Твардовский не относился к людям, с которыми легко и просто. Но общение с ним всегда было интересным.
Мы познакомились с ним сразу после войны. Обоим было тогда лет по тридцать пять. Но он уже ходил в знаменитых писателях, "Теркина" знали наизусть, а я пришел к нему в кирзовых сапогах, в гимнастерке, с заплатанными локтями и робко сел на краешек стула в кабинете. Некоторое время он внимательно и доброжелательно меня разглядывал, а потом огорошил вопросом: "Это что же, вы безопасной бритвой так ловко пробриваете усы или опасной?" Я растерялся, но потом вынужден был признаться, что да, безопасной. Он часто потом возвращался к этим злосчастным усам.
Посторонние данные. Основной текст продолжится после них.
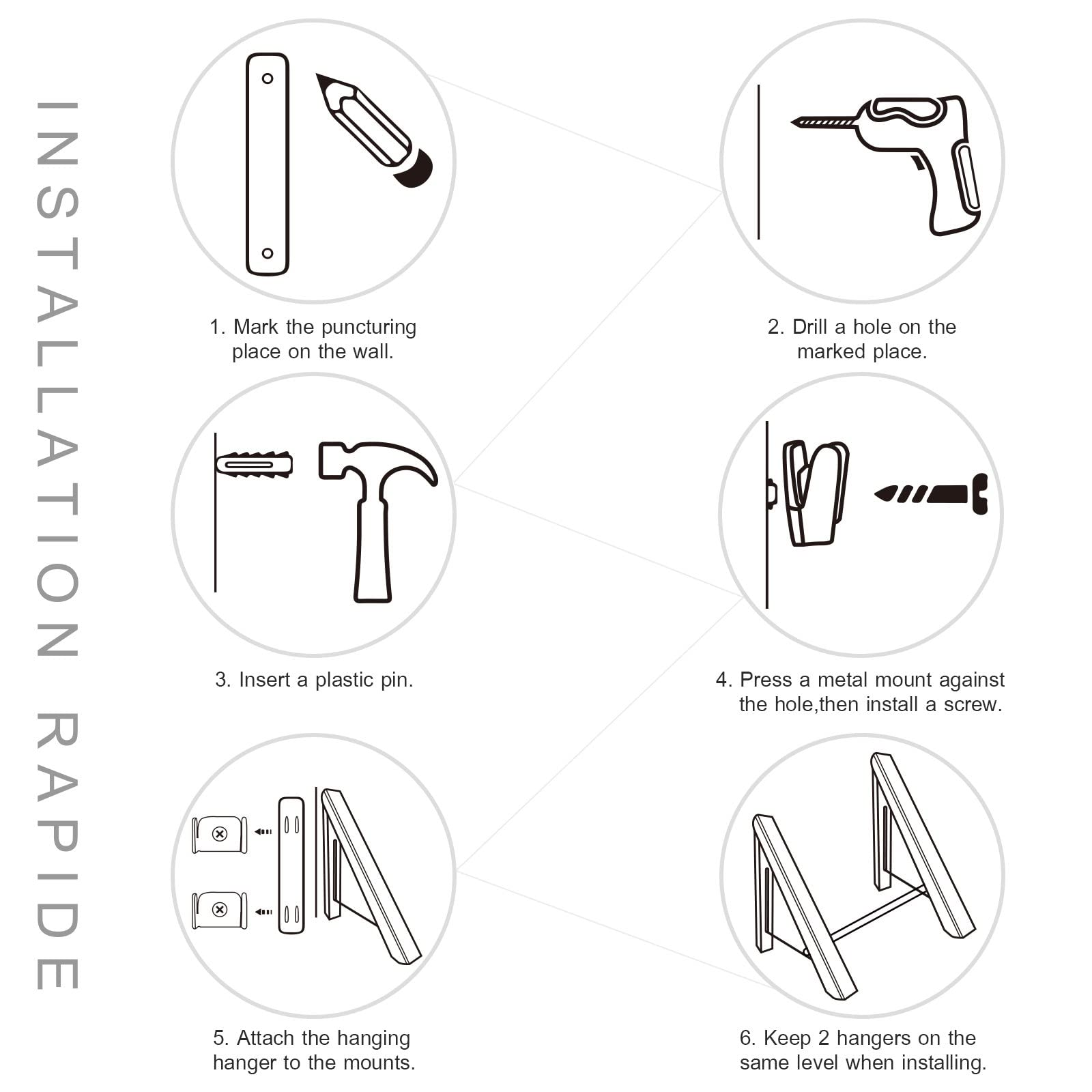 INSTALLATION RAPIDE

1. Mark the puncturing place on the wall.

2. Drill a hole on the marked place.

3. Insert a plastic pin.

4. Press a metal mount against the hole,then install a screw.

5. Attach the hanging hanger to the mounts.

6. Keep 2 hangers on the same level when installing.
Вообще Трифоныч мог смутить человека каким-нибудь неожиданным суждением или вопросом. Но в тот раз он был удивительно внимателен. Просто он очень не любил людей, много уделявших себе внимания. Я видел, как постепенно терялся у него интерес к такому человеку. Нужно сказать, что пошлость в любых своих проявлениях была ему противопоказана. Я говорю сейчас обо всех этих мелочах не только потому, что из них складывается целое.
Твардовский близок и дорог мне именно этими черточками. Может быть, с ним не всегда легко дружить, но от одного сознания, что он есть, всегда становилось легче.